Im Raritätenschrank des Volksvereins präsentiert Olaf Rönner so manches Schätzchen wie das Live-Album von „The Who“ von 1970. (c) Garnet Manecke
Im Raritätenschrank des Volksvereins präsentiert Olaf Rönner so manches Schätzchen wie das Live-Album von „The Who“ von 1970.

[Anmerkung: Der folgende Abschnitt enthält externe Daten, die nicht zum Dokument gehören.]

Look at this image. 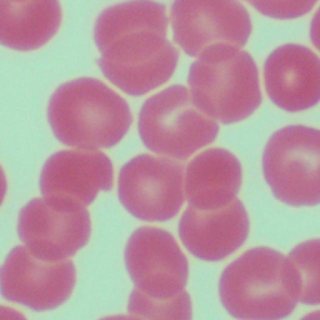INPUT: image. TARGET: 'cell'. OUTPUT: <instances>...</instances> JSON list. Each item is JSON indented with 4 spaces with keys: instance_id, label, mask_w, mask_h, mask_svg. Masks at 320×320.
Returning a JSON list of instances; mask_svg holds the SVG:
<instances>
[{
    "instance_id": "obj_1",
    "label": "cell",
    "mask_w": 320,
    "mask_h": 320,
    "mask_svg": "<svg viewBox=\"0 0 320 320\" xmlns=\"http://www.w3.org/2000/svg\"><path fill=\"white\" fill-rule=\"evenodd\" d=\"M165 6L154 1H127L110 6L94 27L98 60L104 75L132 96L144 94L172 75L178 52L167 37Z\"/></svg>"
},
{
    "instance_id": "obj_2",
    "label": "cell",
    "mask_w": 320,
    "mask_h": 320,
    "mask_svg": "<svg viewBox=\"0 0 320 320\" xmlns=\"http://www.w3.org/2000/svg\"><path fill=\"white\" fill-rule=\"evenodd\" d=\"M47 117L60 142L90 150L114 146L132 122L126 102L101 80L86 77L64 82L54 91Z\"/></svg>"
},
{
    "instance_id": "obj_3",
    "label": "cell",
    "mask_w": 320,
    "mask_h": 320,
    "mask_svg": "<svg viewBox=\"0 0 320 320\" xmlns=\"http://www.w3.org/2000/svg\"><path fill=\"white\" fill-rule=\"evenodd\" d=\"M218 290L225 310L240 319L284 318L298 302L291 262L268 247L252 248L230 264L221 274Z\"/></svg>"
},
{
    "instance_id": "obj_4",
    "label": "cell",
    "mask_w": 320,
    "mask_h": 320,
    "mask_svg": "<svg viewBox=\"0 0 320 320\" xmlns=\"http://www.w3.org/2000/svg\"><path fill=\"white\" fill-rule=\"evenodd\" d=\"M190 66L188 83L192 102L202 113L224 124L244 120L262 96L256 64L247 52L218 44L204 50Z\"/></svg>"
},
{
    "instance_id": "obj_5",
    "label": "cell",
    "mask_w": 320,
    "mask_h": 320,
    "mask_svg": "<svg viewBox=\"0 0 320 320\" xmlns=\"http://www.w3.org/2000/svg\"><path fill=\"white\" fill-rule=\"evenodd\" d=\"M138 128L150 150L184 160L212 142L219 126L196 106L186 88L174 85L146 100L140 112Z\"/></svg>"
},
{
    "instance_id": "obj_6",
    "label": "cell",
    "mask_w": 320,
    "mask_h": 320,
    "mask_svg": "<svg viewBox=\"0 0 320 320\" xmlns=\"http://www.w3.org/2000/svg\"><path fill=\"white\" fill-rule=\"evenodd\" d=\"M262 162L265 180L278 200L295 207L319 204V130L302 125L279 129L268 140Z\"/></svg>"
},
{
    "instance_id": "obj_7",
    "label": "cell",
    "mask_w": 320,
    "mask_h": 320,
    "mask_svg": "<svg viewBox=\"0 0 320 320\" xmlns=\"http://www.w3.org/2000/svg\"><path fill=\"white\" fill-rule=\"evenodd\" d=\"M86 207L72 200L32 198L20 210L18 237L32 253L41 259L68 258L90 239V219Z\"/></svg>"
},
{
    "instance_id": "obj_8",
    "label": "cell",
    "mask_w": 320,
    "mask_h": 320,
    "mask_svg": "<svg viewBox=\"0 0 320 320\" xmlns=\"http://www.w3.org/2000/svg\"><path fill=\"white\" fill-rule=\"evenodd\" d=\"M184 168L176 159L142 154L120 169L118 199L134 216L143 220H170L184 201Z\"/></svg>"
},
{
    "instance_id": "obj_9",
    "label": "cell",
    "mask_w": 320,
    "mask_h": 320,
    "mask_svg": "<svg viewBox=\"0 0 320 320\" xmlns=\"http://www.w3.org/2000/svg\"><path fill=\"white\" fill-rule=\"evenodd\" d=\"M75 282V268L70 259L46 260L24 246L14 248L1 268L2 296L36 312L62 304L70 296Z\"/></svg>"
},
{
    "instance_id": "obj_10",
    "label": "cell",
    "mask_w": 320,
    "mask_h": 320,
    "mask_svg": "<svg viewBox=\"0 0 320 320\" xmlns=\"http://www.w3.org/2000/svg\"><path fill=\"white\" fill-rule=\"evenodd\" d=\"M124 260L135 288L148 296L165 300L184 290L188 261L166 230L150 226L136 230L128 240Z\"/></svg>"
},
{
    "instance_id": "obj_11",
    "label": "cell",
    "mask_w": 320,
    "mask_h": 320,
    "mask_svg": "<svg viewBox=\"0 0 320 320\" xmlns=\"http://www.w3.org/2000/svg\"><path fill=\"white\" fill-rule=\"evenodd\" d=\"M171 20L176 42L186 54L196 56L218 44L241 48L252 30L248 10L233 0H176Z\"/></svg>"
},
{
    "instance_id": "obj_12",
    "label": "cell",
    "mask_w": 320,
    "mask_h": 320,
    "mask_svg": "<svg viewBox=\"0 0 320 320\" xmlns=\"http://www.w3.org/2000/svg\"><path fill=\"white\" fill-rule=\"evenodd\" d=\"M113 167L110 158L96 150H64L45 161L40 178L43 197L68 198L87 206L100 191L111 190Z\"/></svg>"
},
{
    "instance_id": "obj_13",
    "label": "cell",
    "mask_w": 320,
    "mask_h": 320,
    "mask_svg": "<svg viewBox=\"0 0 320 320\" xmlns=\"http://www.w3.org/2000/svg\"><path fill=\"white\" fill-rule=\"evenodd\" d=\"M248 232V212L236 198L212 209L188 206L178 224L180 238L188 250L206 261L220 260L231 254L244 242Z\"/></svg>"
},
{
    "instance_id": "obj_14",
    "label": "cell",
    "mask_w": 320,
    "mask_h": 320,
    "mask_svg": "<svg viewBox=\"0 0 320 320\" xmlns=\"http://www.w3.org/2000/svg\"><path fill=\"white\" fill-rule=\"evenodd\" d=\"M264 78L268 97L285 110H304L320 100V59L306 46L287 44L274 48L265 60Z\"/></svg>"
},
{
    "instance_id": "obj_15",
    "label": "cell",
    "mask_w": 320,
    "mask_h": 320,
    "mask_svg": "<svg viewBox=\"0 0 320 320\" xmlns=\"http://www.w3.org/2000/svg\"><path fill=\"white\" fill-rule=\"evenodd\" d=\"M242 180L241 164L233 154L224 148H208L186 167L184 188L188 206L201 210L226 206L236 198Z\"/></svg>"
},
{
    "instance_id": "obj_16",
    "label": "cell",
    "mask_w": 320,
    "mask_h": 320,
    "mask_svg": "<svg viewBox=\"0 0 320 320\" xmlns=\"http://www.w3.org/2000/svg\"><path fill=\"white\" fill-rule=\"evenodd\" d=\"M62 18L56 0H0V42L19 52L40 48L56 34Z\"/></svg>"
},
{
    "instance_id": "obj_17",
    "label": "cell",
    "mask_w": 320,
    "mask_h": 320,
    "mask_svg": "<svg viewBox=\"0 0 320 320\" xmlns=\"http://www.w3.org/2000/svg\"><path fill=\"white\" fill-rule=\"evenodd\" d=\"M319 239L302 242L287 256L296 271L298 286V302L315 305L320 303Z\"/></svg>"
},
{
    "instance_id": "obj_18",
    "label": "cell",
    "mask_w": 320,
    "mask_h": 320,
    "mask_svg": "<svg viewBox=\"0 0 320 320\" xmlns=\"http://www.w3.org/2000/svg\"><path fill=\"white\" fill-rule=\"evenodd\" d=\"M128 311L138 318L188 320L192 316L190 297L185 290L170 298L156 299L134 288L130 294Z\"/></svg>"
},
{
    "instance_id": "obj_19",
    "label": "cell",
    "mask_w": 320,
    "mask_h": 320,
    "mask_svg": "<svg viewBox=\"0 0 320 320\" xmlns=\"http://www.w3.org/2000/svg\"><path fill=\"white\" fill-rule=\"evenodd\" d=\"M316 2V0L250 2L264 14L279 18H292L304 14L312 8Z\"/></svg>"
}]
</instances>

Gerade Händler schauen sich gerne in den Kaufhäusern um. Hier können sie günstig Waren einkaufen, die sie später in den eigenen Online-Shops oder Geschäften für einen mehrfachen Preis anbieten. Auf dieses Phänomen hat der Volksverein bei seltenen Schallplatten aus Vinyl reagiert. In einem abgeschlossenen Schrank präsentiert Mitarbeiter Olaf Rönner die Raritäten. Zum Beispiel das Album „Live at Leeds“ von „The Who“ von 1970. Das erste Live-Album, das die Rock-Band herausbrachte. 45 Euro kostet die Platte, ein stolzer Preis für Volksverein-Verhältnisse. „Wir haben schon erlebt, dass hier Händler Platten für fünf Euro gekauft und dann für 60 Euro weiterverkauft haben“, sagt Merbecks. Der Volksverein kann für seine Arbeit jeden Cent gut gebrauchen. Auf diese Weise bekommen die Kunden einen fairen Preis und der Volksverein etwas mehr Geld in die Kasse.

Designer-Lampen, ein Poker-Koffer mit Chips und Karten oder ein nostalgisches Tandem gehören zu den ungewöhnlichen Sachen, die es beim Volksverein zu kaufen gibt. Aber auch jede Menge Spielzeug wie ein Puppenhaus, das von drei Seiten bespielbar ist, Geschirr im Stil der 1950er, 1960er und 1970er Jahre, Gläser, Bücher, Handtaschen oder Schmuck gibt es hier. Alles aus zweiter Hand und gut erhalten.

Aber auch wer lieber etwas Neues verschenken möchte, kann damit gleich doppelt Freude machen. Unter dem Motto „fair schenken“ bieten die Eine-Welt-Läden in Mönchengladbach und Aachen Produkte aus fairem Handel an. Kleine Produzenten in Indien, Peru, Ghana, Kolumbien, Äthiopien und anderen Ländern des globalen Südens stellen Schmuck, Taschen, Geschirr, Dekorationsartikel, Textilien, Schokoladen und andere Produkte her. Mit dem Geld, das sie damit verdienen, können sie den Lebensunterhalt ihrer Familien bezahlen und ihren Kindern den Schulbesuch ermöglichen.

Dieser Christbaumschmuck wurde in Indien gefertigt. Neben glitzernden Kugeln gibt es auch Weihnachtsbäumchen aus Jutestöcken und Dekorationsartikel aus Stroh. (c) Garnet Manecke
Dieser Christbaumschmuck wurde in Indien gefertigt. Neben glitzernden Kugeln gibt es auch Weihnachtsbäumchen aus Jutestöcken und Dekorationsartikel aus Stroh.

Für die Kunden gibt es zum Kauf noch eine Geschichte dazu: Zu jedem Produkt können die ehrenamtlichen Mitarbeitenden berichten, welches Projekt damit gefördert wird. Das gilt auch für die vielen Lebensmittel aus fairem Handel, mit denen die Eine-Welt-Laden-Teams Präsentkörbe zusammenstellen.

Neben Geschenken sind vor allem die Dekorationsartikel in den Läden beliebt. „Wenn es Zeit ist, zu schmücken, kommen die Leute“, sagt Besler. Im Caritas-Laden gibt es eine große Auswahl an Christbaum-Kugeln und Sternen.

Die hängen im Volksverein an Weihnachtsbäumen, die aus ausrangierten Europaletten gefertigt wurden. Jedes Jahr können sie wieder benutzt werden. Und schließlich wird man auch auf der Suche nach dem Wichtigsten fündig: Darstellungen der Heiligen Familie – traditionelle wie bunte aus fremden Ländern.